AI challenges promote cultivation of HPC+AI talents
Since 2016, ASC has been working with leading AI enterprises such as iFLYTEK, Baidu and Microsoft to bring the latest AI technology to the competition, such as intelligent voice DNN applications, traffic prediction applications and machine reading comprehension, allowing contestants to use supercomputers to optimize AI applications in parallel environments. This has helped establish students’ overall understanding of artificial intelligence from the perspective of infrastructure and computing power, and cultivate talents with HPC+AI capabilities.
A challenge from the ASC19 Finals was Face Super Resolution (FSR), a domain-specific super-resolution (SR) problem. One of the ultimate goals in FSR is to explore image intensity correspondences between low resolution (LR) and high resolution (HR) faces from large scale datasets and generate HR facial images closed to the ground truth HR face images. Super-Resolution (SR) technology is a visual computing technology that has received great attention in recent years, aiming to recover or reconstruct low-resolution images into high-resolution ones. As deep learning techniques, especially Generative Adversarial Networks (GAN), are introduced into SR research, this technology can be widely used in satellite and aerospace image analysis, medical image processing, compressed image/video enhancement and other applications.
In the final, the 20 college teams are asked to design/tune their SR algorithm design in the preliminary competition to achieve 4x upscaling for face images used in the challenge. In order to meet the requirements and achieve better results, on one hand, the students need to try to integrate HPC technology into the AI computing process to achieve higher computing performance; on the other hand, they also need to fully consider the identity similarity of face images when designing the model.

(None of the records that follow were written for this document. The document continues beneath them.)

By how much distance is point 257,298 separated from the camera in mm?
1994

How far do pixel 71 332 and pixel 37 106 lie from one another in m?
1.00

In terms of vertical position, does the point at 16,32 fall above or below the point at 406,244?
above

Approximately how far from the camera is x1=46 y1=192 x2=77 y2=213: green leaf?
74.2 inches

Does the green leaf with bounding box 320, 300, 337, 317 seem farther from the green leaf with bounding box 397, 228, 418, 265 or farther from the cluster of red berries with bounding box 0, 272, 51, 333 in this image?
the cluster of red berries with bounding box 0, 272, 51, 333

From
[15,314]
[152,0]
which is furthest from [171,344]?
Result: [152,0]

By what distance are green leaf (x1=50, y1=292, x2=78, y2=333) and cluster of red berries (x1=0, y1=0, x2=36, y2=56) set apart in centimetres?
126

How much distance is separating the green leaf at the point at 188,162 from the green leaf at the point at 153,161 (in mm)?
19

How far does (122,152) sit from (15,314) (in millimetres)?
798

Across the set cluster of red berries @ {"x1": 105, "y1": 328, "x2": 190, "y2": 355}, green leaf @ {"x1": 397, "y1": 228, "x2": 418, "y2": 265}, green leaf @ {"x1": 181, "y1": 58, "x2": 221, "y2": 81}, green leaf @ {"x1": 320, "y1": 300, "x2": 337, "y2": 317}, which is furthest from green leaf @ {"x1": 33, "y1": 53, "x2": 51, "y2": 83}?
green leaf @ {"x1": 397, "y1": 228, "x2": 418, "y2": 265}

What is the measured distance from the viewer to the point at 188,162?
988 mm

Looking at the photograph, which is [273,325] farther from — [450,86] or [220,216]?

A study published in ECCV in 2016 showed that the traditional measurements like peak signal-to-noise ratio (PSNR) and structural similarity index measure (SSIM) of SR images could not valuate the reconstructed face images well. In face recognition algorithms such as Facenet and SphereFace, the 512-D feature vector is used as the only feature. In ASC19 final, the feature similarity is the cosine similarity of the 512-D identity vector extracted from the HR face and the reconstructed SR image.
Liu Jun, a member of the ASC Organizing Committee and General Manager of AI & HPC, Inspur, believes that AI opens a new field for HPC applications and they are converging and reinforcing each other. “We hope that, the scientific computing and artificial intelligence challenges in the ASC competition will help college students from all over the world think, learn and try to integrate HPC with AI, thereby promoting the cultivation of HPC and AI talents, and easing the competition for talents between industry and academia. This is a very important mission of the ASC competition.”
About ASC
The ASC Student Supercomputer Challenge is the world’s largest student supercomputer competition, sponsored and organized by China and supported by Asian, European, and American experts and institutions. The main objectives of ASC are to encourage the exchange and training of young supercomputer talents from different countries, to improve supercomputer applications and R&D efforts, to boost the development of supercomputing technologies, and to promote technical and industrial innovations. The annual ASC Student Supercomputer Challenge was first held in 2012 and has since attracted over 7,000 undergraduates from all over the world. ASC19 is jointly organized by Asia Supercomputer Community, Inspur Group and Dalian University of Technology.